Trending Topic Research File: Common Core State Standards
Trending Topic Research File: Common Core State Standards
Common Core State Standards

Trending Topic Research File 

The Common Core State Standards (CCSS), released in 2010 for English language arts and mathematics, have been adopted by 45 states and the District of Columbia. In recent years, AERA’s journals have examined many aspects of the Common Core, including:

  • Differences between CCSS and previous standards
  • Whether CCSS represents an improvement
  • Underlying assumptions of CCSS
  • Process of the CCSS’ adoption

The following compendium of open-access articles are inclusive of all substantive AERA journal content regarding the Common Core published since 2009. This page will be updated as new articles are published. 

AERA Journal Articles

Note: Articles are listed below in reverse chronological order of publication. 

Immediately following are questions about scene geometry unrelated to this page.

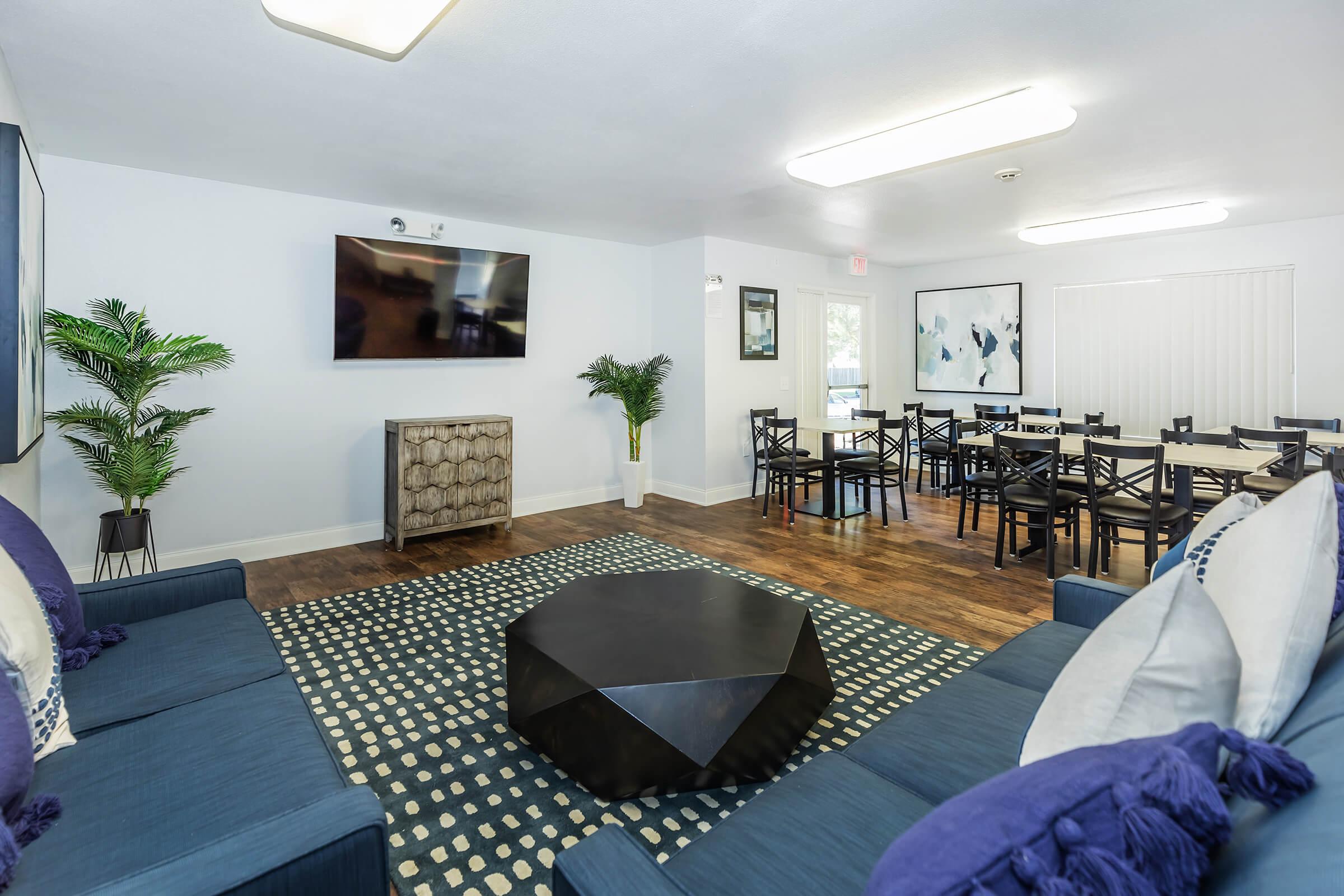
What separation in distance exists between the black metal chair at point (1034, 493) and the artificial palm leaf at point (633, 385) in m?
3.13

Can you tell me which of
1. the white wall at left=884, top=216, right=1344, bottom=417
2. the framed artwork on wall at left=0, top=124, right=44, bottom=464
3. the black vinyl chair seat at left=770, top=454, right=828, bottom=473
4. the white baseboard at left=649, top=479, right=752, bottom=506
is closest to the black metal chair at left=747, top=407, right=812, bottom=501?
the white baseboard at left=649, top=479, right=752, bottom=506

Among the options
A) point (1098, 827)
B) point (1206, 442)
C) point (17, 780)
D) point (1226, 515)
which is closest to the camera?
point (1098, 827)

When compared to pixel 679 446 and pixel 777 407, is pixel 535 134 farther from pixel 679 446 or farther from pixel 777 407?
pixel 777 407

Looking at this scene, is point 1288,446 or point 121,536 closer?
point 121,536

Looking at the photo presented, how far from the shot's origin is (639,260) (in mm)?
6562

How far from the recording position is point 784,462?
5.74 metres

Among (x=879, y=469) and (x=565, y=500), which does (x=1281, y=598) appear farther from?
(x=565, y=500)

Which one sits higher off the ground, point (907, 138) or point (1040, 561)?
point (907, 138)

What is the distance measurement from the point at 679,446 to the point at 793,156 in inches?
129

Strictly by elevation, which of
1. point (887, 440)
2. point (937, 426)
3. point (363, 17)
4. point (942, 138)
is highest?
point (942, 138)

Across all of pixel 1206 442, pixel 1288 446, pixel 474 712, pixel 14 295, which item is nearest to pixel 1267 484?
pixel 1288 446

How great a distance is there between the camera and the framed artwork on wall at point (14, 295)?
219 cm

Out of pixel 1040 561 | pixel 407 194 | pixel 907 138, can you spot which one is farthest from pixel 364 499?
pixel 1040 561

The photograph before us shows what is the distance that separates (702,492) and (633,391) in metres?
1.16
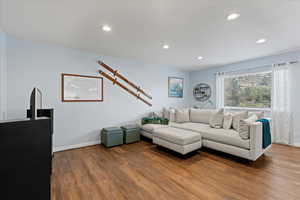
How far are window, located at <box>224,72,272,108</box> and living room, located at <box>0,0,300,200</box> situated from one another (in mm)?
31

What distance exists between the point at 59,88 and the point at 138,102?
2126mm

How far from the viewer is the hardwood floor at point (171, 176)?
1.68 meters

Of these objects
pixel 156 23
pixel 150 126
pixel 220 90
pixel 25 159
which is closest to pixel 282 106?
pixel 220 90

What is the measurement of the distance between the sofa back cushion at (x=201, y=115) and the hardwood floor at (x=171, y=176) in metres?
1.11

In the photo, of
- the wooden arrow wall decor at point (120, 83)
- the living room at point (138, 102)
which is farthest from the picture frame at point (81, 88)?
the wooden arrow wall decor at point (120, 83)

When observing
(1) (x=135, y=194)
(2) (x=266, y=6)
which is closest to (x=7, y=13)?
(1) (x=135, y=194)

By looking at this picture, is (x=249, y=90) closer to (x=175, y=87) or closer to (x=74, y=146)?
(x=175, y=87)

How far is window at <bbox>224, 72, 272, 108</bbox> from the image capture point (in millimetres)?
3834

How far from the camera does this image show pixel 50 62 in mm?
2912

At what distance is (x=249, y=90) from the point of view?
4164 millimetres

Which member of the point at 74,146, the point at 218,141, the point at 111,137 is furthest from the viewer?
the point at 111,137

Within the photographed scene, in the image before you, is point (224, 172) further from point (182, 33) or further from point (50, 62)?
point (50, 62)

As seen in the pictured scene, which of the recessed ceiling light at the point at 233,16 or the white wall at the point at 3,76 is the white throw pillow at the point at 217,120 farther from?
the white wall at the point at 3,76

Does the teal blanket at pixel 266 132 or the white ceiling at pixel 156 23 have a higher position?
Result: the white ceiling at pixel 156 23
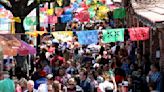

Alignment Between Children’s Numeracy Performance, the Kindergarten Common Core State Standards for Mathematics, and State-Level Early Learning Standards
Ellen C. Litkowski, Robert J. Duncan, Jessica A. R. Logan, David J. Purpura
AERA Open, November 2020.
Results of this study demonstrated that the majority of children were already successfully meeting the Common Core State Standards for Mathematics for both cardinal number knowledge tasks (86.5% and 53.3%, respectively) prior to kindergarten entry but that only 18.9% of the children were meeting the standard for verbal counting.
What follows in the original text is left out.